The apothecary stood looking up at the bundles of herbs hanging from the roof beam with a faraway expression on his face. Then, holding the taper in one hand, he made his way back towards the door. His light briefly lit up the passage outside.

Then the door closed behind him.

The scene cut to black.

Forcing herself to wait for what seemed an age Hildegard eventually risked going to the door and cautiously turning the ring. When it was wide enough to look out she saw with relief that the passage was empty. Realising she had better get out before the place was filled with domestic staff crowding in to matins, she fled like a shadow to safety.

**

I have it. Whatever it is, I have it. She would take it back to England. She would get it analysed by one of the royal apothecaries.

Then she would tell the whole story to Mr Medford. As head of the King’s Signet Office he would need to know everything about this latest move against King Richard.

Only a few people were aware of Medford’s other more secret role as the king’s chief intelligencer and he was the only one she could trust with something like this.

**

Medford. When she had first met him at Westminster she had seen him as no more than a tall child in adult clothing. A pretender to power. It was only later she had discovered how dangerous he was, dangerous to King Richard’s enemies, that is. She thanked god for his vigilance and ruthless nature. He would certainly want to know where the poison had come from, who had tried to steal it before Fitzjohn could get his hands on it. And why.

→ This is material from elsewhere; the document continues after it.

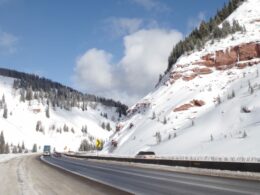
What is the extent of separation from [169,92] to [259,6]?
2909 centimetres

He was one of those people who believe that every organisation is like a sieve with secrets that will fall into his hands by means of observation, logic, gold, or more physical methods. He was unshakable in this. He would have no sympathy for the fact that Cardinal Grizac was threatened by the wrath of Pope Clement.

He might be interested in the reason why, of course, as did Hildegard.

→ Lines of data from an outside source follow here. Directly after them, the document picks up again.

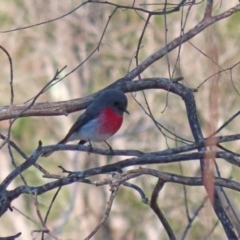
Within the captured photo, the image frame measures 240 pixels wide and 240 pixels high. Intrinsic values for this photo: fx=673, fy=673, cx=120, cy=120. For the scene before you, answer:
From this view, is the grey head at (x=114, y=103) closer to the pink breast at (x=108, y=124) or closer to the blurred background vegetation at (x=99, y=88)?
the pink breast at (x=108, y=124)

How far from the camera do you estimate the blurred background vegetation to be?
10.3 m

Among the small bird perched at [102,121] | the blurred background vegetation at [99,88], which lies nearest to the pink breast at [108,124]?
the small bird perched at [102,121]

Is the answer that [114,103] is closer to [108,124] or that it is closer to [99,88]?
[108,124]

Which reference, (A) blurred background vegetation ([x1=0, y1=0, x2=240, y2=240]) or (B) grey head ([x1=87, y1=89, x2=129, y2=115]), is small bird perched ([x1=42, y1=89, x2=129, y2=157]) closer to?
(B) grey head ([x1=87, y1=89, x2=129, y2=115])

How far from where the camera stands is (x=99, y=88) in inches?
503

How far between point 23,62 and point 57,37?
1190 mm

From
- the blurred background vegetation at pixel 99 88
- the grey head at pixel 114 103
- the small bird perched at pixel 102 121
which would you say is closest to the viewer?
the grey head at pixel 114 103

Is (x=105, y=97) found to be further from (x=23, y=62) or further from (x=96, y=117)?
(x=23, y=62)

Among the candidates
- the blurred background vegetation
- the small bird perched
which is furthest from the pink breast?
the blurred background vegetation

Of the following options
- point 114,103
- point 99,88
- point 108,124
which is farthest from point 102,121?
point 99,88

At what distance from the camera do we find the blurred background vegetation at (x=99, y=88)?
33.7ft

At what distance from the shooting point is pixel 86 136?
5.29 meters

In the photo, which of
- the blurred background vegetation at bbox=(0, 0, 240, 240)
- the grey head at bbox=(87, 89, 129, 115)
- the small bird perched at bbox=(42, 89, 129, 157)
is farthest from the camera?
the blurred background vegetation at bbox=(0, 0, 240, 240)

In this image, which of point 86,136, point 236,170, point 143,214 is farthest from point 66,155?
point 86,136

Medford, however, would not think much of anybody’s feelings on the matter. That she was shocked at the change in Grizac’s manner as soon as he left the cell after Athanasius's taunting would not be taken into account in his logical analysis. He would see it as a failure of her perception of the situation. Being one of those deadly quiet men with no more feelings than a butcher for the animal he slaughters he was like Clement. Like Athanasius. And perhaps like Fondi.

This coldness was the reason he was the chief of Richard’s spies and the best of a powerful crew.